Hardwood forests
A comprehensive plan to restore the land was drawn up in 1996 by dozens of groups brought together by the Barataria-Terrebonne National Estuary Program (BTNEP). The plan included small water diversions and land-building by piping in sediments from nearby areas. "That allows us to put the sediments where we need them in the shortest period of time," says Kerry St. Pé, BTNEP’s executive director. The plan was approved by both the state of Louisiana and the Environmental Protection Agency (EPA), but little has been implemented.
In 1998, the Corps of Engineers released its Coast 2050 plan, a $14 billion proposal that would have protected or restored almost half a million acres of wetlands in the Barataria basin. But the federal government requested a cheaper $2 billion version, which Congress was considering when the hurricanes struck in 2005.
After that disaster, the state of Louisiana formed the Coastal Protection and Restoration Authority (CPRA), which came up with a new plan last April. Its executive summary states, "[R]estoring sustainability to the coastal landscape is a priority [requiring] diversions of Mississippi and Atchafalaya River water."

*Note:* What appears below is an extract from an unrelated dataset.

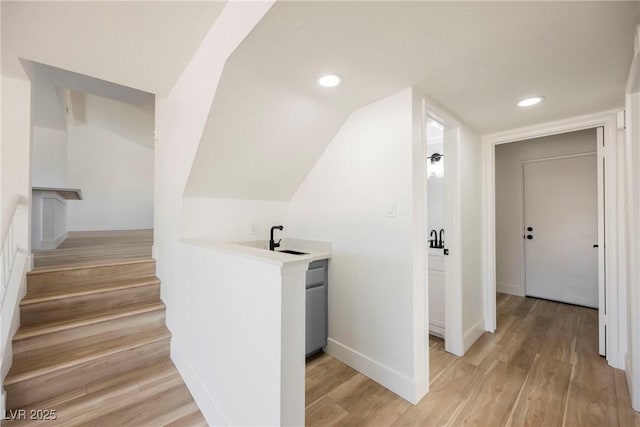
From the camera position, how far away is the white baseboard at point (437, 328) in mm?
2643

These massive freshwater diversions would bring major salinity changes to the wetlands system that St. Pé says will not be acceptable to the diverse stakeholders who supported the BTNEP plan, especially bayou residents.
"It would destroy our way of life," says St. Pé, whose family has lived in the area for seven generations. "You can’t raise oysters, you can’t catch brown shrimp, you can’t catch blue crabs or spotted sea trout in a fresh water system," he says.
In May, the CPRA plan sailed unanimously through both houses of the Louisiana legislature and was approved by then-Governor Kathleen Babineaux Blanco. But taking action awaits the final plan of the U.S. Army Corps of Engineers, due this winter.
Many in coastal Louisiana are unimpressed with the Corps’s track record. Environmentalists, commercial fishers and residents complain that the Corps engages in endless planning but drags its feet on implementation.
The oil and gas industry, which is responsible for much of the wetland destruction, has not offered to help offset the damage. Instead, it supports a public relations campaign."When we started drilling the wetlands back in the "30s or "40s, no one thought they had any value; it was just swamp land," says Larry Wall, spokesman for the Louisiana Mid-Continent Oil and Gas Association. "And people wanted the oil and gas removed. So we used the best technology we had then. From about the 1980s, we quit using pits, we started mitigating canals by filling in one if we built another. And we tried to lessen the footprint of drilling activities."
Restoration advocates acknowledge industry improvements, but say the state and federal governments have let a politically powerful industry off the hook. Meanwhile, they united behind passage of the federal Water Resources Development Act (WRDA), which would have authorized $4 billion for new levees, wetlands restoration and the closing of the Mississippi River Gulf Outlet. WRDA was the first bill to survive a presidential veto and become law last November. In it, dollars for coastal Louisiana were cut to $1.9 billion.